Rewrite the entries below, changing "Rug" to "Mat" and leaving everything else as it is. Omit the pictures from your version.

--- EXERCISE DATA ---

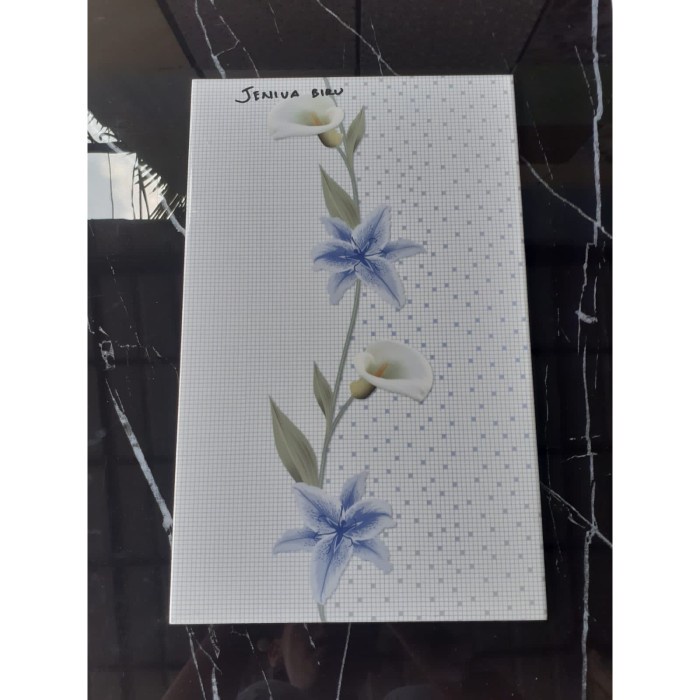 KERAMIK DINDING 25X40 JENIVA BLUE GLOSSY - ROSALIA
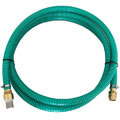Suction hose set with threaded coupling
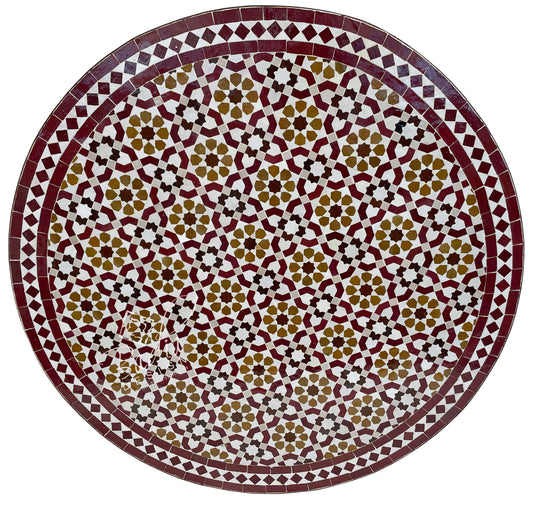Multi-Color Mosaic Tile Table Top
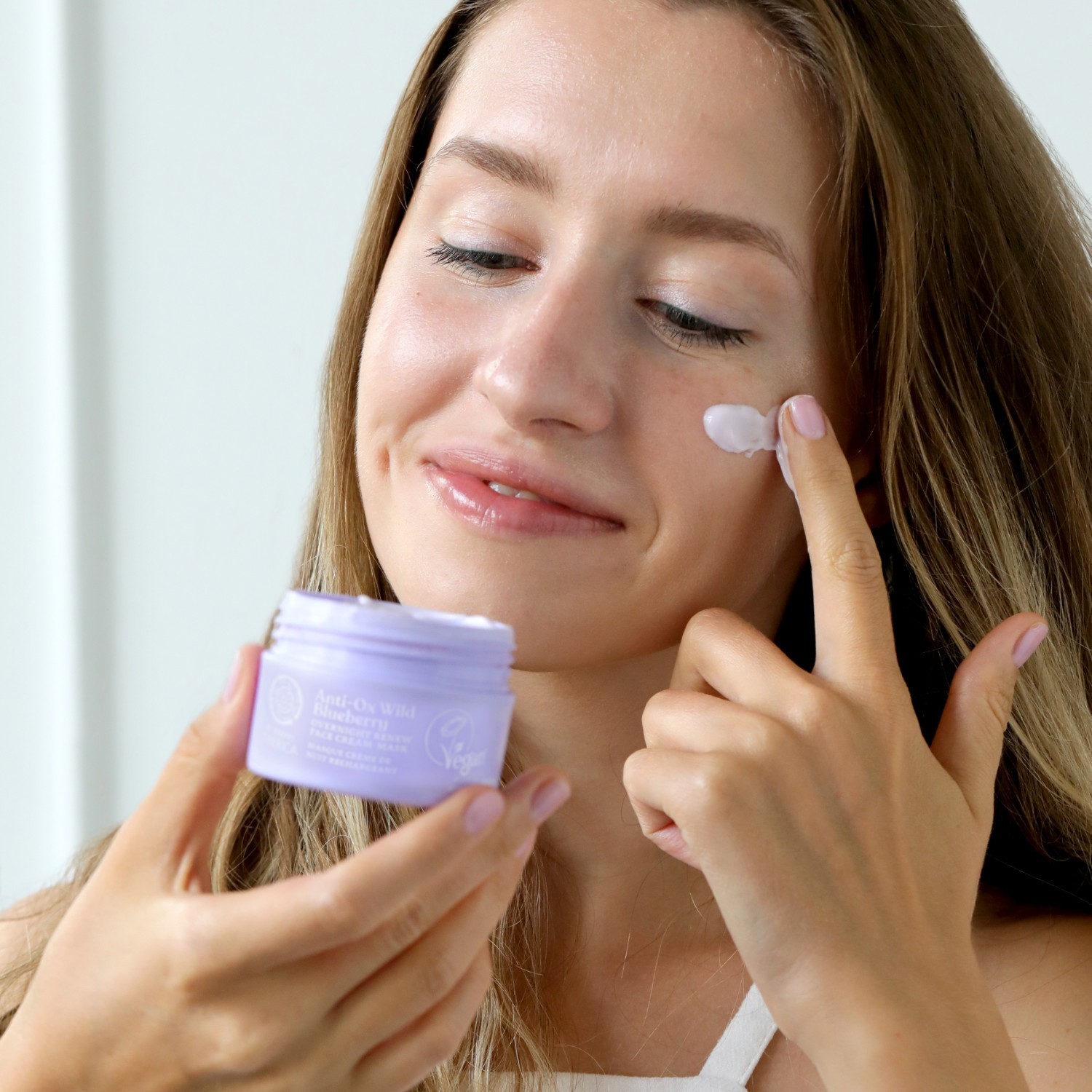 Natura Siberica Blueberry Siberica Masque Crème de Nuit Rechargeant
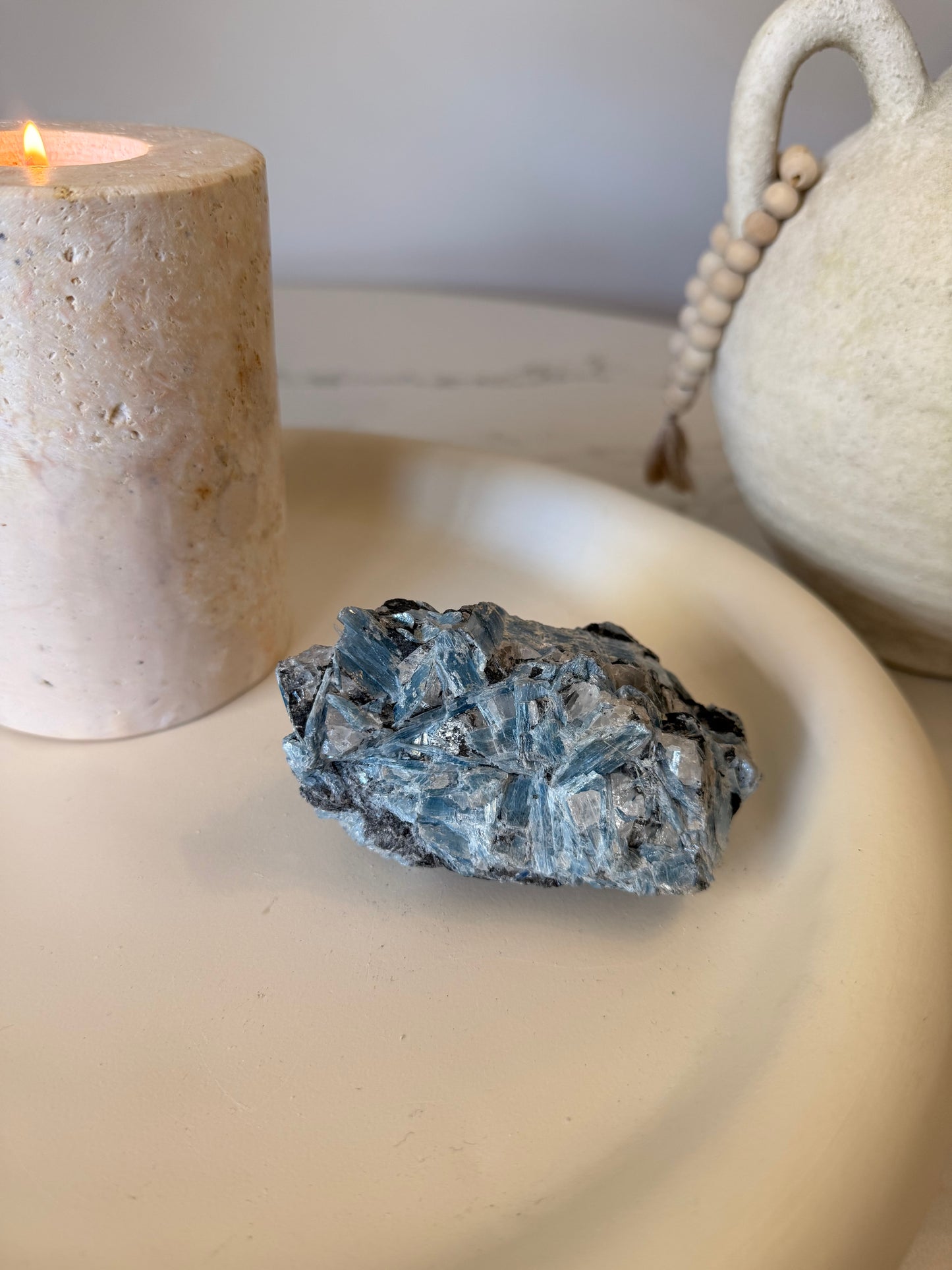 Blue Kyanite Cluster – 451g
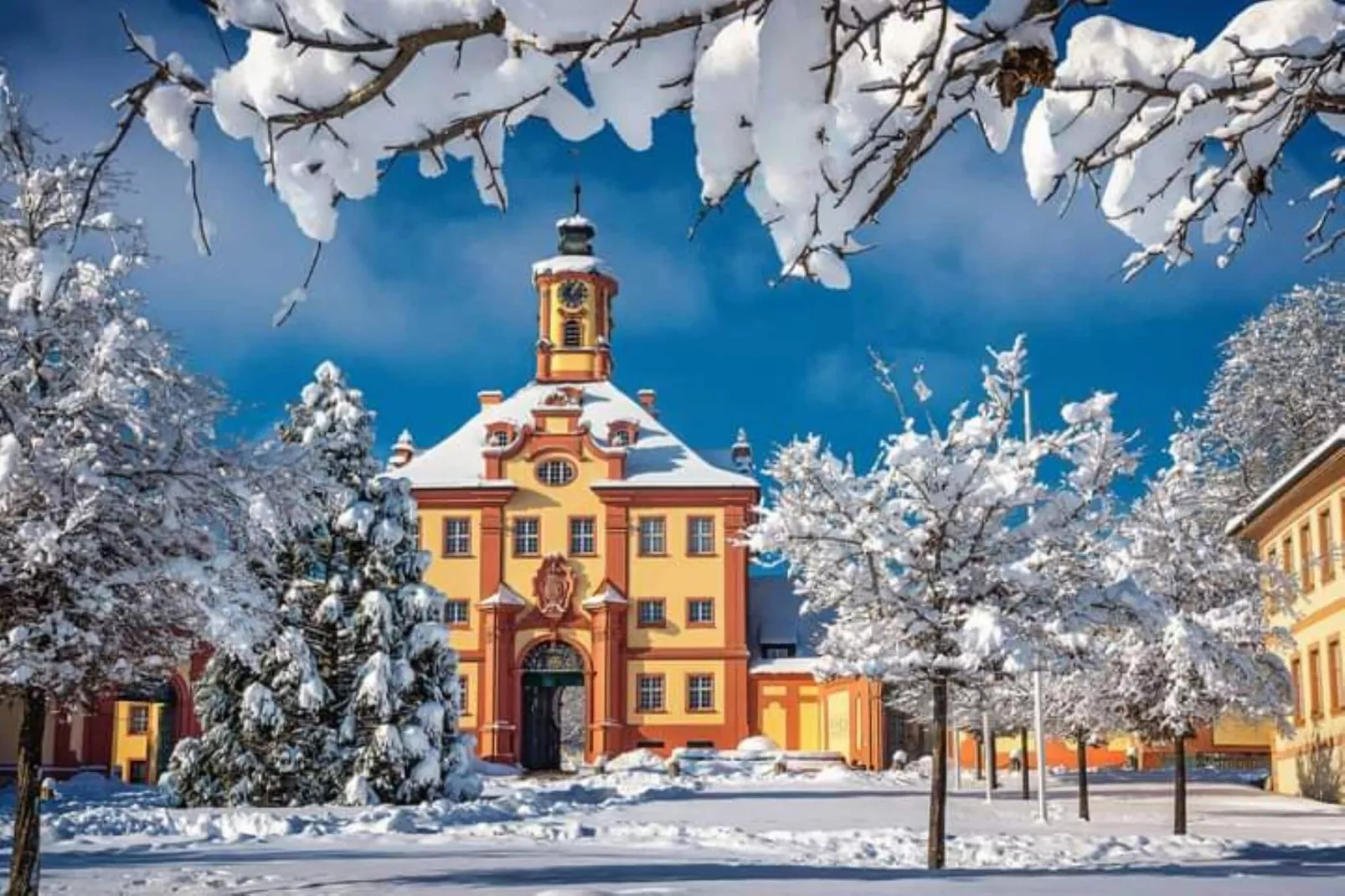 Ferienwohnung Schloss- Altshausen-Gebied winter 1km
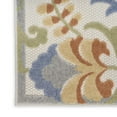 thumbnail image 5 of Nourison Aloha Outdoor Ivory Blue 2' x 6' Area Rug (2x6), 5 of 8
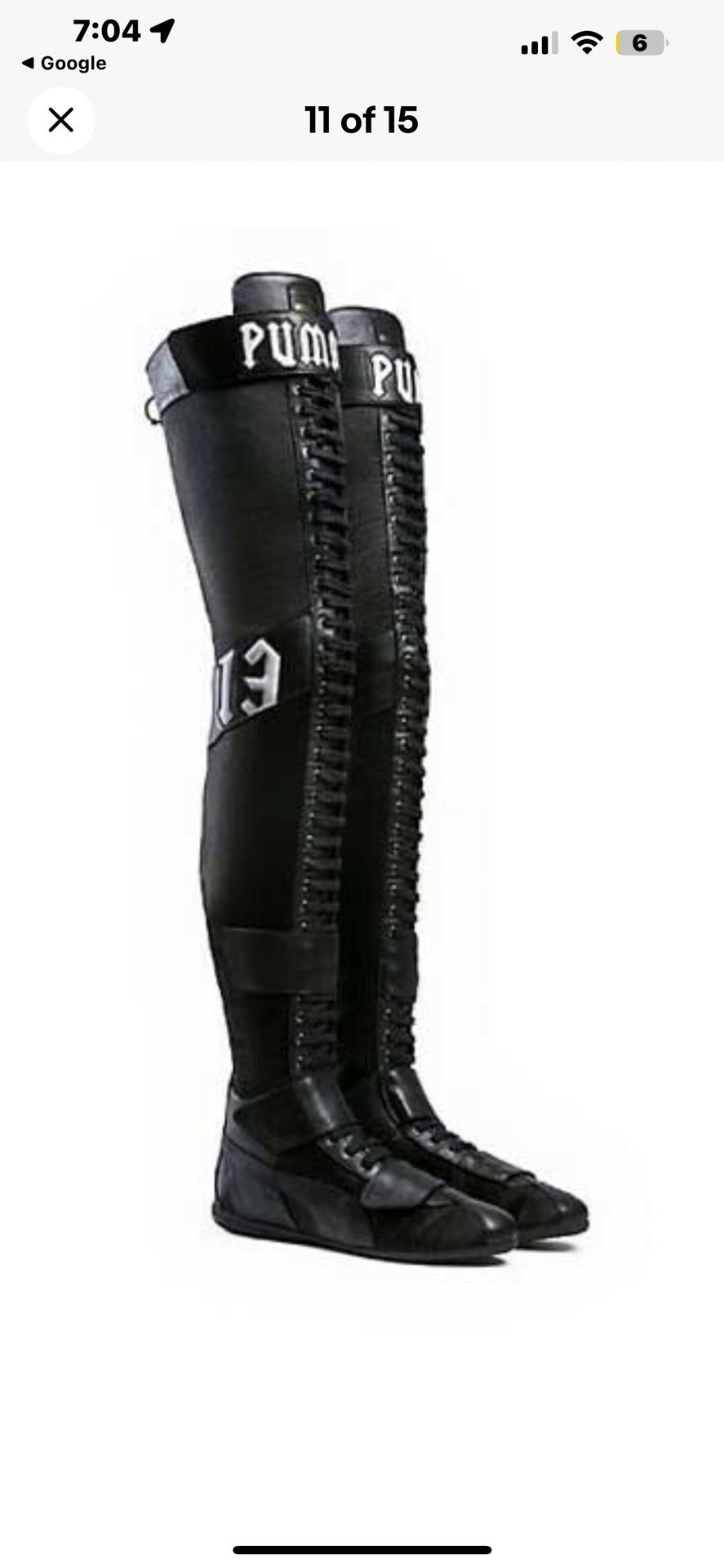 ⭐️ By Rhianna7.5 Black Puma x Fenty Just $100 ⭐️ By Rhianna Eskiva Over The Knee Satin Womens Boots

---

→ EXERCISE SOLUTION:
 KERAMIK DINDING 25X40 JENIVA BLUE GLOSSY - ROSALIA
Suction hose set with threaded coupling
Multi-Color Mosaic Tile Table Top
 Natura Siberica Blueberry Siberica Masque Crème de Nuit Rechargeant
 Blue Kyanite Cluster – 451g
 Ferienwohnung Schloss- Altshausen-Gebied winter 1km
 thumbnail image 5 of Nourison Aloha Outdoor Ivory Blue 2' x 6' Area Mat (2x6), 5 of 8
 ⭐️ By Rhianna7.5 Black Puma x Fenty Just $100 ⭐️ By Rhianna Eskiva Over The Knee Satin Womens Boots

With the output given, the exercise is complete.